A trader recently asked me what the best way is to increase his profits. It is a daunting question, and I'm in the process of writing a book to more completely answer that question. Better stock selection is the most obvious solution, but trade execution will likely have the most impact on trade results.
The first thing I would suggest is that instead of thinking of a trade as a single buy and then a single sale, traders plan to enter and exit each trade with multiple purchases and sales. Rather than buy at price X and sell at price Y, think of a trade as a developing relationship that will grow and change based on how the stock acts and overall market conditions.
One of the most common complaints traders have is that their carefully selected stocks always seem to drop immediately. The ideal entry point turns out not to be so perfect. The emotions surrounding a trade suddenly shift when the stock fails to perform immediately in the manner that we had hoped. Even if the conditions are equally good or even better, that initial entry points drives our emotions about the trade.
When it comes time to take some profits, we can be sure that our timing will prove to be less than precise. We will sell too early or too late about 95% of the time and will often miss out on substantial profits.
The single buy and sell approach assumes a level of precision that just doesn't exist in the market. It sounds good to say I'm going to buy at the 50-day simple moving average or the exact point that a gap is filled. It is logical and easy to execute, but it rarely works out. If it were that simple, we'd just program our computers and lounge on our yacht.
The better approach is to harness the imprecision of the market and use the inevitable volatility to arrive at better overall entry and exit points. The dynamic of a trade changes quite a bit if you plan on your entry point being less than perfect. It is very empowering when you start to look forward to the opportunity to buy even lower after your initial entry rather than focus on your poor timing. Embracing this mindset relieves some of the timing pressure. You can put a stock on your screen and then watch for the opportunity to improve your entry points and build the position. You might average up or down. It doesn't matter. The important thing is that you are working the trade and developing a feel for how the stock acts.
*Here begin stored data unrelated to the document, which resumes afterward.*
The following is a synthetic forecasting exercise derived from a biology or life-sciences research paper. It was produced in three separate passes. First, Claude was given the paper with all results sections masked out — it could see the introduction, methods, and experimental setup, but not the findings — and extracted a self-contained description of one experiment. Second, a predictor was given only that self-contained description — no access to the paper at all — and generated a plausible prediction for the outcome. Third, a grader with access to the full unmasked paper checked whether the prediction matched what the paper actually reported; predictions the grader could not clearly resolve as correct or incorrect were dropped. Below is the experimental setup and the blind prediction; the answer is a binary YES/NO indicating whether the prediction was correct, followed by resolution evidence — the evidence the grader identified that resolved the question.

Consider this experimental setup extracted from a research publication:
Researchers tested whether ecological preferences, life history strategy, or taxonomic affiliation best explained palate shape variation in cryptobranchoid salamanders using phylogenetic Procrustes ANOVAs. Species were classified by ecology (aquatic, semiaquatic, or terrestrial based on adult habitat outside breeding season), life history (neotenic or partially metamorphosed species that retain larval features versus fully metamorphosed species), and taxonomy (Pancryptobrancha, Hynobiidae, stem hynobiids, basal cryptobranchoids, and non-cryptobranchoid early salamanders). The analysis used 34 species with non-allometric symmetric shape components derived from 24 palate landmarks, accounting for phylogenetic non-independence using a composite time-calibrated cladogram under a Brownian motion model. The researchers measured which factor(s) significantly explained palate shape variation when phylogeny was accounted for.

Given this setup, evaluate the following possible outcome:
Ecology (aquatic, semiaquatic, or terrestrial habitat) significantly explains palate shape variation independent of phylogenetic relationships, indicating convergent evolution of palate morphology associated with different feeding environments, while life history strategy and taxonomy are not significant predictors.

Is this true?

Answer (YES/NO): NO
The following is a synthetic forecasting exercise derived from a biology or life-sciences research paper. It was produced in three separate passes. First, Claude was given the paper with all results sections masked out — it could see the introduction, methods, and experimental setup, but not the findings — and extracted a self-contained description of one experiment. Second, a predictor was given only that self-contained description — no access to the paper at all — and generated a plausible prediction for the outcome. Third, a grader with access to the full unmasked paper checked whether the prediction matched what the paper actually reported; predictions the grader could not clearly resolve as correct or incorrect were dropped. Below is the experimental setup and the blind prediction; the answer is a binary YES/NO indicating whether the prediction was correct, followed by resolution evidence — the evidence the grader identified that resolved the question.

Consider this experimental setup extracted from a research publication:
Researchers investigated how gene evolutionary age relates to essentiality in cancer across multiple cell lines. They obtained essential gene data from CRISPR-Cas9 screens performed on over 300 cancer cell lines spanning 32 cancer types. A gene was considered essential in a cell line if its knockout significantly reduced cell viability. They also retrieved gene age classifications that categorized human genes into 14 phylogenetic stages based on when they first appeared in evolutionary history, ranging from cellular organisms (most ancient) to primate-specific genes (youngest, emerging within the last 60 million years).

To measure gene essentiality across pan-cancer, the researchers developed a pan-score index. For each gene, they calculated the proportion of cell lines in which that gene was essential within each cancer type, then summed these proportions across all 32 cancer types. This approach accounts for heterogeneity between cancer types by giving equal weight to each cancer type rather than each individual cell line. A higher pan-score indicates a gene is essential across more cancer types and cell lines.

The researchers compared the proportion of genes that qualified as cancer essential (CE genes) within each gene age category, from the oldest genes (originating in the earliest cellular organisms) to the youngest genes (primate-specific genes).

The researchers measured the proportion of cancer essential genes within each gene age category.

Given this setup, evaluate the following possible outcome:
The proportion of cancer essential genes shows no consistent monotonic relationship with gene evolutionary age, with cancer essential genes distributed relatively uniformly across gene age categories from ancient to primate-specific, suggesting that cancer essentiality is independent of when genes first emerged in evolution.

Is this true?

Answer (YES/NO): NO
One of the significant advantages of this approach is that it helps you cultivate patience. You have the luxury of time when you are making a series of entries and exits. Too often, a trader will jump into a trade too big and too fast and then take a quick loss when the stock doesn't go straight up as planned. The single buy and sale approach is a recipe for impatience. When you plan on working a trade with multiple purchases and sales over a period of time, you are forced to be more patient and let things develop.
There are many other considerations when using a multiple buy and sale approach to trade management. The best way to start is to experiment. Next time you identify a stock you would like to buy, make a plan to break down the entry into three or four separate entries over a specific time frame. See how that approach shifts your thinking, strategies, and emotions.
Stocks are never going to do precisely what we hope they will do. The best way to deal with that is to develop a trading system that embraces imperfection.